- [Description of the task] Find the line with "Peugeot Scooter sales-rise" in the entries below. Repeat it, every following line, and the line with "Mens V Neck", exactly and with nothing added.

- [Material for the task]
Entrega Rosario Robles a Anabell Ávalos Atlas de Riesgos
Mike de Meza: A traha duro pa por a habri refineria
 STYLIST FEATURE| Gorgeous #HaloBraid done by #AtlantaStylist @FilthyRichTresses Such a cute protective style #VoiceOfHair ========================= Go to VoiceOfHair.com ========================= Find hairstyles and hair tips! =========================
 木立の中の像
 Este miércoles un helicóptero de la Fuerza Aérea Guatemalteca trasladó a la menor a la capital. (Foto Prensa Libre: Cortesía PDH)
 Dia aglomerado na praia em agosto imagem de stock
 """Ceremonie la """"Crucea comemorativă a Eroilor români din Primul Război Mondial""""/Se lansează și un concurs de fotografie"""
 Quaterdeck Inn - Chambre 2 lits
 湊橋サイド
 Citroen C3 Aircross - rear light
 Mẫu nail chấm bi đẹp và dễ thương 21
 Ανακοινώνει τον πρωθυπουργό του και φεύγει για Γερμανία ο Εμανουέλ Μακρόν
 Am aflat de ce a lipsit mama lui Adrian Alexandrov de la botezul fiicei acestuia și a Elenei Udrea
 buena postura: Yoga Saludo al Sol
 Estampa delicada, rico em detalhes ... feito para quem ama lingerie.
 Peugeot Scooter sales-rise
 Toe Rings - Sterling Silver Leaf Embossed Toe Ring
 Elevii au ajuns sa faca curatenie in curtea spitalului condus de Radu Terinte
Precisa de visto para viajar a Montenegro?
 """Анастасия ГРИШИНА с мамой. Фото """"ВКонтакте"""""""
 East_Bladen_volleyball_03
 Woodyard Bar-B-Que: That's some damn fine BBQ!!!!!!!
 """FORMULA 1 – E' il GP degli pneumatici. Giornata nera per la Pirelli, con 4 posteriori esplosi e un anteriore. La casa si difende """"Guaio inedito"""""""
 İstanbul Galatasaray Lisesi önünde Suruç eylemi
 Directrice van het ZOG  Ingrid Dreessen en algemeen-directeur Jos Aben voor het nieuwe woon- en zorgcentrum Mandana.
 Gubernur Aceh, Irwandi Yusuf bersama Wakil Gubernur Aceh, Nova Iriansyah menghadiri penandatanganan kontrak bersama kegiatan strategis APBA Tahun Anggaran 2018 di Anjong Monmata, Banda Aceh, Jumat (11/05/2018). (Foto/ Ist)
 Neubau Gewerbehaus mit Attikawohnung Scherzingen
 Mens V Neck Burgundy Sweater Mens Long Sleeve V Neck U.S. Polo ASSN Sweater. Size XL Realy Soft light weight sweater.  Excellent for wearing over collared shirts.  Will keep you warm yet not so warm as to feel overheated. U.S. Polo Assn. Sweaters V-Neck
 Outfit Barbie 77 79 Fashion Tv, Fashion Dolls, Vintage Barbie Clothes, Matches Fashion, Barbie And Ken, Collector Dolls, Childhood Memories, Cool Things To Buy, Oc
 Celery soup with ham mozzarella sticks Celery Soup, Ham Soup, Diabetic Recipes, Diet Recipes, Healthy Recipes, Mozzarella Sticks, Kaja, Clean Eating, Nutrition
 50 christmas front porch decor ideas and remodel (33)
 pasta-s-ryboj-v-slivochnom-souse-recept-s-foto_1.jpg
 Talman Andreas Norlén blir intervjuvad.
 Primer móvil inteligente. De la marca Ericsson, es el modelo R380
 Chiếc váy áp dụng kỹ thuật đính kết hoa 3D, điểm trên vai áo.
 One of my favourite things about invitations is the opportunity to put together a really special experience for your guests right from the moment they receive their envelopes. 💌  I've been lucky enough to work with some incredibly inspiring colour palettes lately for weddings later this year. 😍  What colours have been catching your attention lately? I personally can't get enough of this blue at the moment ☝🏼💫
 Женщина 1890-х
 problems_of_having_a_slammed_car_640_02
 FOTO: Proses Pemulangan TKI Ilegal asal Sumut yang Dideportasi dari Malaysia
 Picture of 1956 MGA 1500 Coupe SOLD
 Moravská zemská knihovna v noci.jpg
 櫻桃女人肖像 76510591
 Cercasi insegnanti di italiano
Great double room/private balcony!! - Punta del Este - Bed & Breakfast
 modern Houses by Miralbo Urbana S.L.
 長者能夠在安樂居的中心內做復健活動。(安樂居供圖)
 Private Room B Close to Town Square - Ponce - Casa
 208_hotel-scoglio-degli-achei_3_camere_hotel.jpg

- [Exercise solution]
 Peugeot Scooter sales-rise
 Toe Rings - Sterling Silver Leaf Embossed Toe Ring
 Elevii au ajuns sa faca curatenie in curtea spitalului condus de Radu Terinte
Precisa de visto para viajar a Montenegro?
 """Анастасия ГРИШИНА с мамой. Фото """"ВКонтакте"""""""
 East_Bladen_volleyball_03
 Woodyard Bar-B-Que: That's some damn fine BBQ!!!!!!!
 """FORMULA 1 – E' il GP degli pneumatici. Giornata nera per la Pirelli, con 4 posteriori esplosi e un anteriore. La casa si difende """"Guaio inedito"""""""
 İstanbul Galatasaray Lisesi önünde Suruç eylemi
 Directrice van het ZOG  Ingrid Dreessen en algemeen-directeur Jos Aben voor het nieuwe woon- en zorgcentrum Mandana.
 Gubernur Aceh, Irwandi Yusuf bersama Wakil Gubernur Aceh, Nova Iriansyah menghadiri penandatanganan kontrak bersama kegiatan strategis APBA Tahun Anggaran 2018 di Anjong Monmata, Banda Aceh, Jumat (11/05/2018). (Foto/ Ist)
 Neubau Gewerbehaus mit Attikawohnung Scherzingen
 Mens V Neck Burgundy Sweater Mens Long Sleeve V Neck U.S. Polo ASSN Sweater. Size XL Realy Soft light weight sweater.  Excellent for wearing over collared shirts.  Will keep you warm yet not so warm as to feel overheated. U.S. Polo Assn. Sweaters V-Neck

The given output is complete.